By
M. André Dupont-Sommer
[In: Comptes rendus des séances de l’Académie des Inscriptions et Belles- Lettres,
124e année, N. 4, 1980. pp. 698-715.]
Abridged and translated from the French by René Salm
For footnotes, please see the original PDF.
Part 3 (Final)
[P. 711. M. Dupont-Sommer writes:] As for the Essenes of Palestine, I wish to emphasize—and this with the greatest force—that the community’s structure clearly derived from that of Buddhism. Philo, the Jewish philosopher, characterizes that structure as follows:
In the first place, then, there is no one who has a house so absolutely his own private property that it does not in some sense also belong to every one. For besides that they all dwell together in companies, the house is open to all those of the same persuasion, who come to them from other quarters. There is one storehouse for all. Expenses are all accounted in common. Even garments belong to them all in common. Their food is common, since they all eat in refectories. There is no other people among which you find a common use of the same house, a common adoption of one mode of living, and a common use of the same table more thoroughly … (Philo, Every Good Man is Free, 85)
Josephus, for his part, writes that the Essenes “have all things in common, so that a rich man enjoys no more of his own wealth than he who has nothing at all. There are about four thousand men that live in this way, and neither marry wives, nor are desirous to keep servants, thinking the latter tempts men to be unjust and the former gives occasion for domestic quarrels. But as they live by themselves, they minister one to another…” (Wars 18.1.5)
[712. Dupont-Sommer notes that, in its writings, the Dead Sea Sect over and over again uses the self-referential term YAHAD, “community.” He suggests that this usage parallels the Buddhist term SANGHA (Pâli)—also meaning “community” and a favorite self-referential term of Buddhist monks and nuns. DS then detects substantial parallels between Buddhism and Christianity in the Dead Sea writings themselves: “They eat in common, in common they pray, and in common they deliberate… All the members who are attached to the truth voluntarily bring to the community of God all their wisdom, all their forces, and all their possessions. The common purse is total, at least as far as the fully admitted members are concerned. Besides the donation of one’s assets, the member also gives over his daily earnings to the Overseer… Any covetousness or fraud is severely punished…”]

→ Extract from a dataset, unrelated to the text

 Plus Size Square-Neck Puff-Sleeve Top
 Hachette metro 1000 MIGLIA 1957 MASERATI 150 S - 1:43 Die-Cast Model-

…For the perfect Essene, the “ardent love for one’s fellow man” is compassion, pity, assistance in need, forgiveness, pacifism, mildness and, to crown all, divine charity. Now, all the nuances of altruism are also found in the various Essene writings. For example, we read in the Rule of the Community:
I will return to no one retribution for evil,
I will return to all goodness.
Judgment of all the living belongs to God,
It is He who will accord to each his just retribution.
(Com.Rule X.17-18)
[713] This is also the teaching of the Testament of the Twelve Patriarchs, an original Essene work probably dating to the first century BCE… [DS reviews similar passages from the DSS that enjoin a central tenet in Buddhism known as karma–to return good for evil in the present, and thus to ensure happiness in the future.–RS]

The first page of my Buddhist and Christian Parallels Compiled from the Earliest Scriptures (2004).
The section on Karma is Chapter 27. Download and dissemination of this PDF is free and encouraged,
provided attribution of authorship is given.
[714] The most cherished ideal of the Buddhist community [Sangha] was the notion of radical charity. Buddhist missionaries propagated this ideal with the utmost zeal and, indeed, we find it marvelously emulated by the Essene community. In turn, this exalted ideal is reflected once more in the Christian gospel. Here is the commandment of Jesus the Nazarene, according to the Gospel of John: “I give you a new commandment, that you love one another. Just as I have loved you, you also should love one another. By this everyone will know that you are my disciples, if you have love for one another” (13:34-35). And this from the First Epistle of John: “Beloved, let us love one another, because love is from God; everyone who loves is born of God and knows God. Whoever does not love does not know God, for God is love” (1 Jn 4:7-8).
The Essene community was the fervent heir of Israel’s past—the Law and the Prophets. Its fervor, however, led it on to further shores, namely, into the world of the most elevated pagan mysticism. Essene gnosticism is essentially syncretist. It integrates the most ardent Jewish piety with noble conceptions of a highly spiritual nature, conceptions of Hellenistic, Iranian, and even Indian provenance. Regarding the latter, we detect the unmistakeable influence of Buddhism. Naturally, this syncretism led to a most rare and refined product. Because of its complex and deep heritage, Essenism had a unique power and reputation in both the Jewish and the Pagan worlds.
The ground was thus well prepared for the birth of Christianity, a sect that was originally Jewish and Essene, and one that would go on to conquer a large part of the globe.